Syrian rebels reach central Aleppo as army announces temporary withdrawal
Al Jazeera
Military says dozens of soldiers killed in attacks in northwest and it was regrouping to launch a ‘counterattack’.
Syria’s military has announced a “temporary troop withdrawal” in the northwestern city of Aleppo, where rebel groups launched a surprise offensive on government-held positions for the first time in years.
The military said on Saturday that dozens of its soldiers had been killed or wounded in fierce battles with “armed terrorist organisations” in the governorates of Aleppo and Idlib over the previous few days and that it was now regrouping, redeploying troops to strengthen its defence lines as it prepared a “counterattack”.
It said that rebel groups had launched “a broad attack from multiple axes on the Aleppo and Idlib fronts”, reporting clashes “over a strip exceeding 100km [60 miles]”.

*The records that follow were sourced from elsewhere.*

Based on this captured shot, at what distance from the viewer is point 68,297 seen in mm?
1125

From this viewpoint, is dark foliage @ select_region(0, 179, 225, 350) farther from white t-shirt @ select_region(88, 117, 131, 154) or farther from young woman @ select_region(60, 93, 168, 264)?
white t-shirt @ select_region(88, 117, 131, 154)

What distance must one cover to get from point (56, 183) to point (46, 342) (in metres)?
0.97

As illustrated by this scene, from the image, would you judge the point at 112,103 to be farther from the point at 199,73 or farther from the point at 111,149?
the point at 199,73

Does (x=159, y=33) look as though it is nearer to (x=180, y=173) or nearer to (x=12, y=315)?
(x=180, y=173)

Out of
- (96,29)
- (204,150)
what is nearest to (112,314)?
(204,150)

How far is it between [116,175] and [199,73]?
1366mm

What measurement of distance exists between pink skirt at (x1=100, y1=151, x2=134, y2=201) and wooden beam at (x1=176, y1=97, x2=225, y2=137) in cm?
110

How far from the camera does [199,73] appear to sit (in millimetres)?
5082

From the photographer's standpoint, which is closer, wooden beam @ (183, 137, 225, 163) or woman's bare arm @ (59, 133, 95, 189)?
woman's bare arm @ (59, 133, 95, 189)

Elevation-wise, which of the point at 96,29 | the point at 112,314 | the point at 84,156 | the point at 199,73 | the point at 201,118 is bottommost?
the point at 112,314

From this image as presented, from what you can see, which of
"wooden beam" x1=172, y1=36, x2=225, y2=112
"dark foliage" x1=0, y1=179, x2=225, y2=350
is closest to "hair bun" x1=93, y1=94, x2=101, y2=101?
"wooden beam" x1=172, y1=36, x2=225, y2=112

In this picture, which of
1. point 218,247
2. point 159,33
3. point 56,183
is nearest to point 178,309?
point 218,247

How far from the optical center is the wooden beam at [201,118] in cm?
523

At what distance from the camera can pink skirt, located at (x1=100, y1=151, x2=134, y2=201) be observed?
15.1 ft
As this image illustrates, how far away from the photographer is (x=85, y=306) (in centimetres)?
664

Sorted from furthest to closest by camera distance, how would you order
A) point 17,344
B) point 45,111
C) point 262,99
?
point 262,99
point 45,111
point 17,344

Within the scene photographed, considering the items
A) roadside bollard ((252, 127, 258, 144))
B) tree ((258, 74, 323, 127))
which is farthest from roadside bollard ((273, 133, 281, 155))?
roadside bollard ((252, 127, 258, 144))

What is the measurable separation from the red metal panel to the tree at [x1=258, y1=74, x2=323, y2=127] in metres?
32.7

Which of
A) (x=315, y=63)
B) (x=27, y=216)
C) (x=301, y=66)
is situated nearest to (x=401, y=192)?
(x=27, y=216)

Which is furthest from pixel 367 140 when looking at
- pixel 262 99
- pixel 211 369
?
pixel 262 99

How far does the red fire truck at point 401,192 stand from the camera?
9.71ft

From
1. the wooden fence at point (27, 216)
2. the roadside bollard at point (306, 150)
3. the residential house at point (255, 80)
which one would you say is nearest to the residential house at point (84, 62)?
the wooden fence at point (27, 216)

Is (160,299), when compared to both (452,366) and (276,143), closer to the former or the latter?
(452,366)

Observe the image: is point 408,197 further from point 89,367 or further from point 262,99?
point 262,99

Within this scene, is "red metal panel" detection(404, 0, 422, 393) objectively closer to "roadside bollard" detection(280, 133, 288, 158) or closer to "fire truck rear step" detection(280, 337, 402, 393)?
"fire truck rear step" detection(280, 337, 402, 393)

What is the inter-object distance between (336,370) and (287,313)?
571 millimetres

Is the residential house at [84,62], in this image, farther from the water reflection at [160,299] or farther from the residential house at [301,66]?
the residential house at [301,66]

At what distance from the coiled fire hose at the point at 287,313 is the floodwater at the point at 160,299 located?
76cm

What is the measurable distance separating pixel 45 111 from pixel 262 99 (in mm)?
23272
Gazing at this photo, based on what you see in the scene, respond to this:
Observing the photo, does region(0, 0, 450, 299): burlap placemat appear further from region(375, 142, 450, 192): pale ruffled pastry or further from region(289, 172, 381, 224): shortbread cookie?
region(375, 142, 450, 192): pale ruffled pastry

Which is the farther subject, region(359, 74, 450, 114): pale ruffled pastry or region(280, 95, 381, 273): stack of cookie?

The army said the rebels had entered large parts of Aleppo but army bombardment had stopped them from establishing fixed positions. It promised to “expel them and restore the control of the state … over the entire city and its countryside”.
The statement marked the military’s first public acknowledgement that opposition fighters led by the Hay’et Tahrir al-Sham (HTS) group had entered Aleppo in the lightning attack that began earlier this week.